What is it that makes quants critical, and how do we put quantitative analysis into critical practice. Actually running a regression model or whatever looks similar whether critical or non-critical studies are being pursued, and usually conventional practices 'have long been interpreted in ways that run counter to CRT tenets' (198). Perhaps the intent matters more than the methods?, CRT notes that cultural assets are not valued by the dominant school culture rather than just describing the picture [or using the findings to support a deficit theory?].

We need more methodological guidelines, which implies conventional teaching, although there may be methodological practices beyond what is conventionally taught that will be useful to issues of race and racism. Unfortunately, limits have been introduced by the effort to criticise 'the nonneutrality or even racialised dangers of numbers'. Instead, we need much more 'methodological doing and teaching while also highlighting the important practice implications' especially from 'studies that are critically informed and intended'. [same for reserch methods generally I reckon]

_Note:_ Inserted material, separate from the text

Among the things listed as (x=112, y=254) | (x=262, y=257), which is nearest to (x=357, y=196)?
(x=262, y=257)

There are implications for institutions designed with students' cultures in mind. There is a criticism of deficit interpretations which often inform policy, and caution about existing psychometric tests. Well-designed quantitative work might challenge these policies. We 'should move beyond simple descriptive statistics of racial difference to inferential measurement and theoretical modelling'(198), if only to provide the context for counter stories. We will be able to test theories and assumptions for example those that emphasise students cultural assets.